What you have to do
All lines from the one containing "United States, site archbold_FL-20." through the end of the entries below should appear in the answer exactly, with no others.

Dataset entries

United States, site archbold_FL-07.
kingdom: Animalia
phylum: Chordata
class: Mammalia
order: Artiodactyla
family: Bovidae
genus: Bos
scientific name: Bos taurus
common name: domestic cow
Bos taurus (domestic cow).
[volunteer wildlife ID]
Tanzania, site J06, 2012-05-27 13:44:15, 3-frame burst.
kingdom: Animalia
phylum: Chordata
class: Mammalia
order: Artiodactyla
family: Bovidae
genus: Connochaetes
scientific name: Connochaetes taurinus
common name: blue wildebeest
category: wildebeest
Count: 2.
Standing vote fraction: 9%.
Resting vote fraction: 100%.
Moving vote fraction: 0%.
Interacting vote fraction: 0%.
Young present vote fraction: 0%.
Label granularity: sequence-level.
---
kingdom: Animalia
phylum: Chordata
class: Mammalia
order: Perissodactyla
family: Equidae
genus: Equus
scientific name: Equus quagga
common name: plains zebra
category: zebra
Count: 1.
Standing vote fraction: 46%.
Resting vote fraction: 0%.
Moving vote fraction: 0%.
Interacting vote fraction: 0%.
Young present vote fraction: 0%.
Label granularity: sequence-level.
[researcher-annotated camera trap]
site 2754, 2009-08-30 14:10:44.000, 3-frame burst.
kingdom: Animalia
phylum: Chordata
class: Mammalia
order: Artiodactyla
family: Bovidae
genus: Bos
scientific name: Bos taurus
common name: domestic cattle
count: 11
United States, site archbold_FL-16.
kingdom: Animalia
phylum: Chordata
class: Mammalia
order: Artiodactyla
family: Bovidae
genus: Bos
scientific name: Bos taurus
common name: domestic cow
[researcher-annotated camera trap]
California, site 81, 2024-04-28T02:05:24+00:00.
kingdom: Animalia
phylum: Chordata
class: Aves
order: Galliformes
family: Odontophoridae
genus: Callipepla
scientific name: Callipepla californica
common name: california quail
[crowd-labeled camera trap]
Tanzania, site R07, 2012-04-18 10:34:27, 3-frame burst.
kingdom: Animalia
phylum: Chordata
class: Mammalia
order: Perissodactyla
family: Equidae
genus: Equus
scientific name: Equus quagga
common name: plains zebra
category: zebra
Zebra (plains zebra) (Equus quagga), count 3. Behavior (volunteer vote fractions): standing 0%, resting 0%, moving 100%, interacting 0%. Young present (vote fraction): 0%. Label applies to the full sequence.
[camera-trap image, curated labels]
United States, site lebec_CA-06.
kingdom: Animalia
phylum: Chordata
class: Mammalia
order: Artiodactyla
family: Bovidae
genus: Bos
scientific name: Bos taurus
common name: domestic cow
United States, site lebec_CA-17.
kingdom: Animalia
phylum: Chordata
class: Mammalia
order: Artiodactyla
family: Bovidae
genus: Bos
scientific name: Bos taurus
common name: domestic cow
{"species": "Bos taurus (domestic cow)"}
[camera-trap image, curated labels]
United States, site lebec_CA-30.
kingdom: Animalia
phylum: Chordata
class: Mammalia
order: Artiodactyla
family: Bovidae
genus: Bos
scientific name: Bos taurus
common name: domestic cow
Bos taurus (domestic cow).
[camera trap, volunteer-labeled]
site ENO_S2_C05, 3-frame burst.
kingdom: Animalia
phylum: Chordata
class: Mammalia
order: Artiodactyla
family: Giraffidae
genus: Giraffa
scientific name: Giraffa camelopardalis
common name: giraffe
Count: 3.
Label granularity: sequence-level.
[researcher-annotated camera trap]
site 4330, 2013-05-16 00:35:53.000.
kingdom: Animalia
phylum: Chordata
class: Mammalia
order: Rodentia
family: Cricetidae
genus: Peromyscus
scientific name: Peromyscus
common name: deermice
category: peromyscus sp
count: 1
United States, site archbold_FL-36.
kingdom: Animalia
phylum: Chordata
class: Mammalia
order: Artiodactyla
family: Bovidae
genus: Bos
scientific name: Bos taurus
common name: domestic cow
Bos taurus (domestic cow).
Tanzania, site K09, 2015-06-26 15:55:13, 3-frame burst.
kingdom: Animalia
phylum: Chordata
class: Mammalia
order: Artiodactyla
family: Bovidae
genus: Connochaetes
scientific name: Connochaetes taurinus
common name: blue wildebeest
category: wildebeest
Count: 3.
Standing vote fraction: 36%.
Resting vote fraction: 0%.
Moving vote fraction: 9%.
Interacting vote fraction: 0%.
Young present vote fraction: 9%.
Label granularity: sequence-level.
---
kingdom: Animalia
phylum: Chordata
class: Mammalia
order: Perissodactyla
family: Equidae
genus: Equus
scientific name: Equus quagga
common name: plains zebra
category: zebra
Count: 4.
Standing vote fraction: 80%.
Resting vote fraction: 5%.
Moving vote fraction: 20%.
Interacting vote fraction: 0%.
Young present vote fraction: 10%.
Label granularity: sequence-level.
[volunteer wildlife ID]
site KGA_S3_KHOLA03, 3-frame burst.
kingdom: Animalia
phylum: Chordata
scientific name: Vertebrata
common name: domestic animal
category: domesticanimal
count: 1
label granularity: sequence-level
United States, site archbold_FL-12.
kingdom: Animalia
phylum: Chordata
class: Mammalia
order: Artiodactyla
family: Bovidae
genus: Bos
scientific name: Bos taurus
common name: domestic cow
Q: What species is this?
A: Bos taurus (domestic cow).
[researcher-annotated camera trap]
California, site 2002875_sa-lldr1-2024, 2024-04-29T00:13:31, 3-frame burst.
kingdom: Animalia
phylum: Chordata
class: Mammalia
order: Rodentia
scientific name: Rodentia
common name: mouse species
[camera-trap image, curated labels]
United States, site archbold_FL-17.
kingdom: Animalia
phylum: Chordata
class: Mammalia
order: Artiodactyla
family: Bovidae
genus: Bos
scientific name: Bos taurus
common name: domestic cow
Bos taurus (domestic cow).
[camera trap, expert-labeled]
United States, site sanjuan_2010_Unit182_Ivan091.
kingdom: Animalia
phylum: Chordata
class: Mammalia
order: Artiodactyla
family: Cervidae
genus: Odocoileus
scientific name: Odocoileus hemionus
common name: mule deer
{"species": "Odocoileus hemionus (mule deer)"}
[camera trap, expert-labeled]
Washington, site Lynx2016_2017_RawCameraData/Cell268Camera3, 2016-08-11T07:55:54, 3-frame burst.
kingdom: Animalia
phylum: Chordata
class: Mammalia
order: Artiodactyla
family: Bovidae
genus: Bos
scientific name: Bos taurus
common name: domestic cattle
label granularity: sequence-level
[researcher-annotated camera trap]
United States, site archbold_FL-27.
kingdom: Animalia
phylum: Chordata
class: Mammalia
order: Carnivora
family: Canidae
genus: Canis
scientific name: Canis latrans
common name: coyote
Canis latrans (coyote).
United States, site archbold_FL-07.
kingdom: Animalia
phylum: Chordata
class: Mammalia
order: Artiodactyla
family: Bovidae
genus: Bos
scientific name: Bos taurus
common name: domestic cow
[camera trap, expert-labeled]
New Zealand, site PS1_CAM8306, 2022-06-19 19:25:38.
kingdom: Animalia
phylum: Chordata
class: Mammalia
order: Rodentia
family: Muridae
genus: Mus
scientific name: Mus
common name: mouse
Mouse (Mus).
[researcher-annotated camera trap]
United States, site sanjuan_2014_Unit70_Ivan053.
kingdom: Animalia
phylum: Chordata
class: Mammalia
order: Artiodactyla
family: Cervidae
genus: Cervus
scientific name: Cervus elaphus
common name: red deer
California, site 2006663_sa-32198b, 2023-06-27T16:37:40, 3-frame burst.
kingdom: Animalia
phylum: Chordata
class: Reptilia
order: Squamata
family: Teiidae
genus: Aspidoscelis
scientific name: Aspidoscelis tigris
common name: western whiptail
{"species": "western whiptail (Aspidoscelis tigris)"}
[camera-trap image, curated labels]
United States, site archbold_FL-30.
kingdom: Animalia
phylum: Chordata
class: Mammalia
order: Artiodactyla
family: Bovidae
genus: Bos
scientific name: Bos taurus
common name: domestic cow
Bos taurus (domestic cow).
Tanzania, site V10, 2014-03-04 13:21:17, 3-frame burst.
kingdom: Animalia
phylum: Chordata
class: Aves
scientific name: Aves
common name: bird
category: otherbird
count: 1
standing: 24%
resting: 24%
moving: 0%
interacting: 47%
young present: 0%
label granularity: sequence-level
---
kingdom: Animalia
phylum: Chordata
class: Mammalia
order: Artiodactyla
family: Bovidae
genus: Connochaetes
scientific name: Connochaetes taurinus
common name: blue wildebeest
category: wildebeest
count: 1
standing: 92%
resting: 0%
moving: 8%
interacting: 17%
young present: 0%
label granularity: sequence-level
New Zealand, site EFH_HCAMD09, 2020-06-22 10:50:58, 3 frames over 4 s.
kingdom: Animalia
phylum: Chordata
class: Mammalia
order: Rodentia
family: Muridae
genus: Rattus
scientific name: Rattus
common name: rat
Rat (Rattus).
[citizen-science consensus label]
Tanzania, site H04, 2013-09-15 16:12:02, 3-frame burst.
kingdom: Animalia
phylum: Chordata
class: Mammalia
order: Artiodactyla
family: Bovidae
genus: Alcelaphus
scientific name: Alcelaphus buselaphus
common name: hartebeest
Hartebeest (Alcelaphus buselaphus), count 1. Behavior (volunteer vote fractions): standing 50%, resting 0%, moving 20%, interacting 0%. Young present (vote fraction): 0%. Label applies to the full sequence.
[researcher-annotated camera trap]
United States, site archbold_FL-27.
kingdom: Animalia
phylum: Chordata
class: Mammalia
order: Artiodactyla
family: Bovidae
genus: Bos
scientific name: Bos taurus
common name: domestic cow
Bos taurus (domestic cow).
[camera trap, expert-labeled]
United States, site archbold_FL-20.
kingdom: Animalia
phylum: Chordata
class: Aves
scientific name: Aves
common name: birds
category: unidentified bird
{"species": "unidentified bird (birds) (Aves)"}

Your response
United States, site archbold_FL-20.
kingdom: Animalia
phylum: Chordata
class: Aves
scientific name: Aves
common name: birds
category: unidentified bird
{"species": "unidentified bird (birds) (Aves)"}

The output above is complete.